Concentration, Persistence and Pace – CPP
It was noted in a February 2019 report that Yeung “had discontinued working over the previous month due to depressive symptoms. The stressors that triggered the current symptoms identified were housing, work, and family situations. These self-reports prior to the accident are, for me, self-observation in work like settings and suggest the current presentation within this domain is not as a result of the accident.”
Adaptation
The Tribunal found the assessment by Yeung’s expert of an extreme impairment in this domain to strain credulity. He “highlights a list of work setting like tasks, stating that the applicant would not be able to undertake performing activity within a schedule, maintain regular attendance or be punctual because she would not be able to override her lack of motivation. The categorical denial of an ability to undertake these tasks without even cursory examples is problematic in terms of the veracity of the assessment.” The Tribunal found that the evidence shows self-reports by Yeung that highlight she was not happy with her work life prior to the accident, and that “the current presentation is a continuation of long-standing issues and is not as a result of the subject accident.”
IRB
Given the absence of direct evidence or submissions regarding the inability to perform the essential tasks of their employment, the Tribunal was left to “assume they rely upon the report of Dr. Gerber who found the applicant was extremely impaired in the domain of adaptation, in work like settings.” The Tribunal found that it was “not entirely clear to me what employment the applicant was performing prior to the accident. To multiple assessors, throughout her dispute, the applicant has outlined her work endeavors as book-keeping, social media work and body work. There is no clear evidence before me that outlines the essential tasks for any of the types of work the applicant reported she was engaged in, nor which tasks she is unable to perform.”

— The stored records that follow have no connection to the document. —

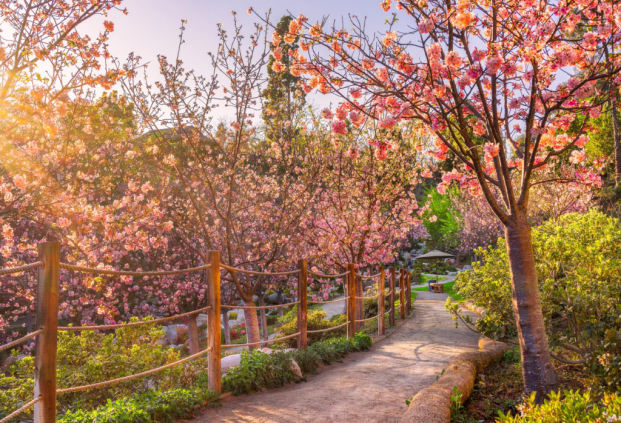 Cherry Blossom Bloom at Balboa Park by Scott Murphy images of pink cherry blossom trees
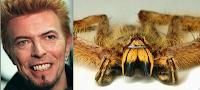 Araignée Davidbowie Heteropoda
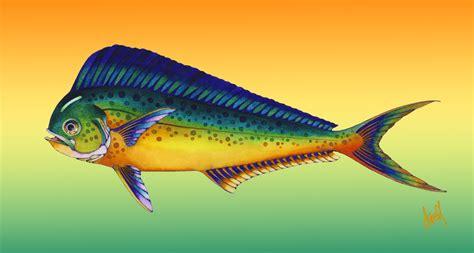 mahi mahi images mahi mahi fish
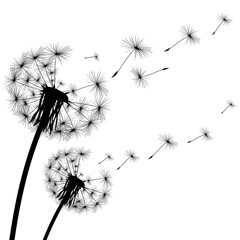 black silhouette of a dandelion on  white background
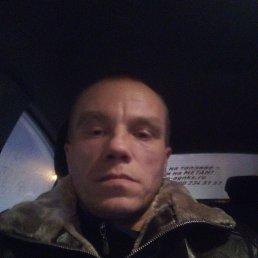 Максим, 39 лет, Новосибирск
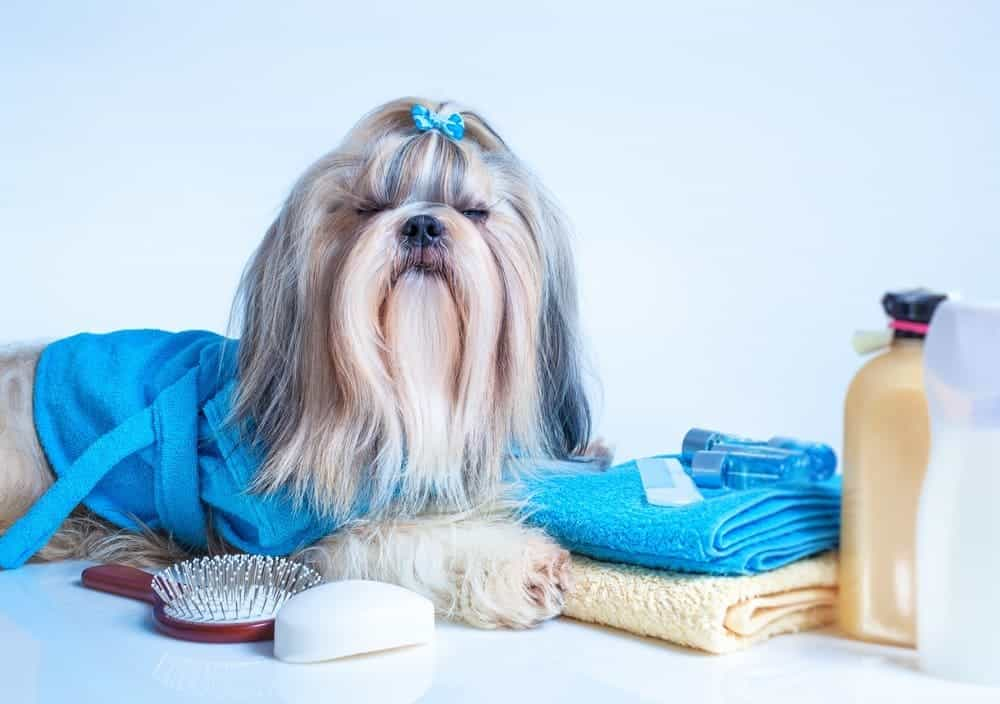 Best shampoo for Shih Tzu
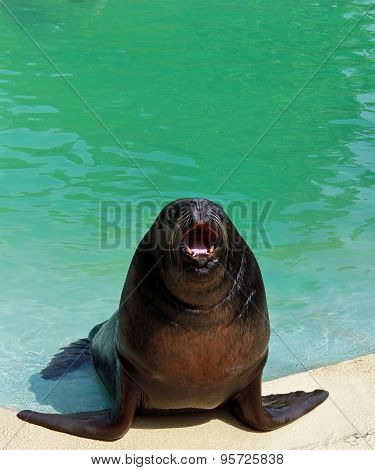 Black seal with open mouth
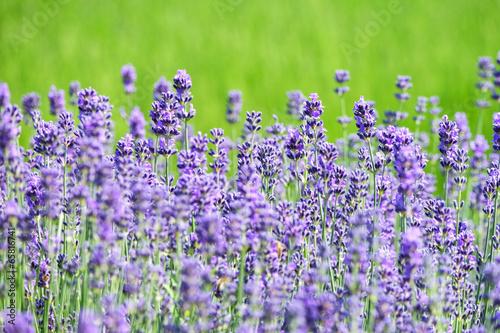 echter lavendel by digitalpress royalty free stock photos. Black Bedroom Furniture Sets. Home Design Ideas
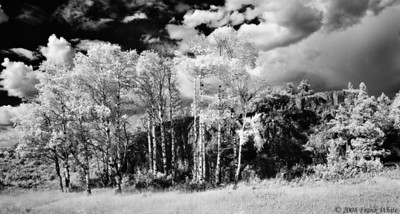 Aspens and rock outcropping - IR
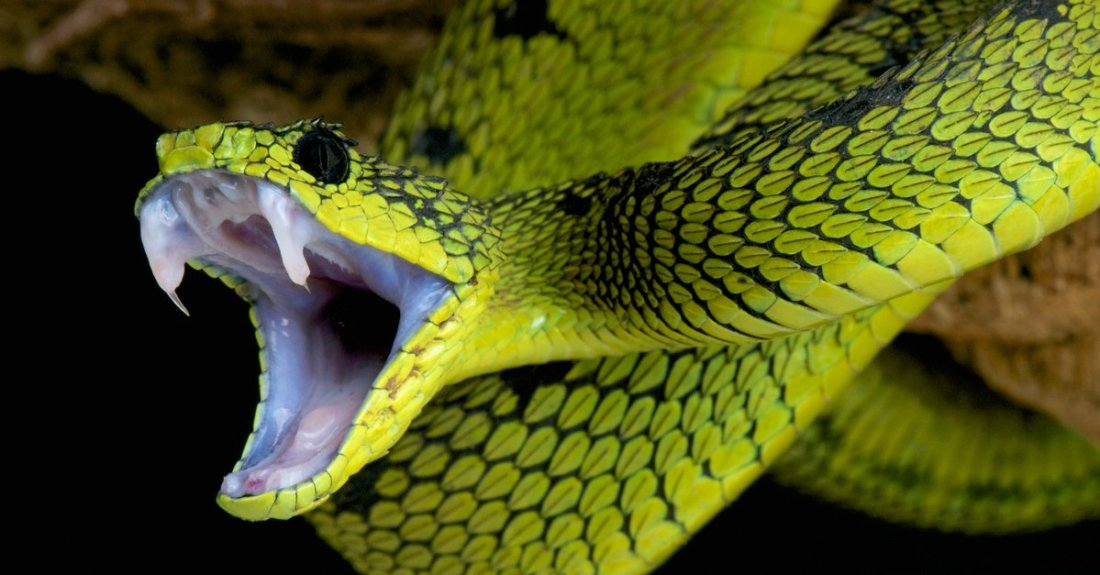 snake-repellent-kenya-nairobi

Finding it “possible that the applicant’s situation has worsened…the exacerbation of her pre-existing depressive state had been compounded. However, I have no direct submission or evidence of this and therefore having found that the applicant has not met their burden with regard to the substantial inability test, it is redundant to now explore whether she suffers a complete inability to perform the essential tasks of her employment.”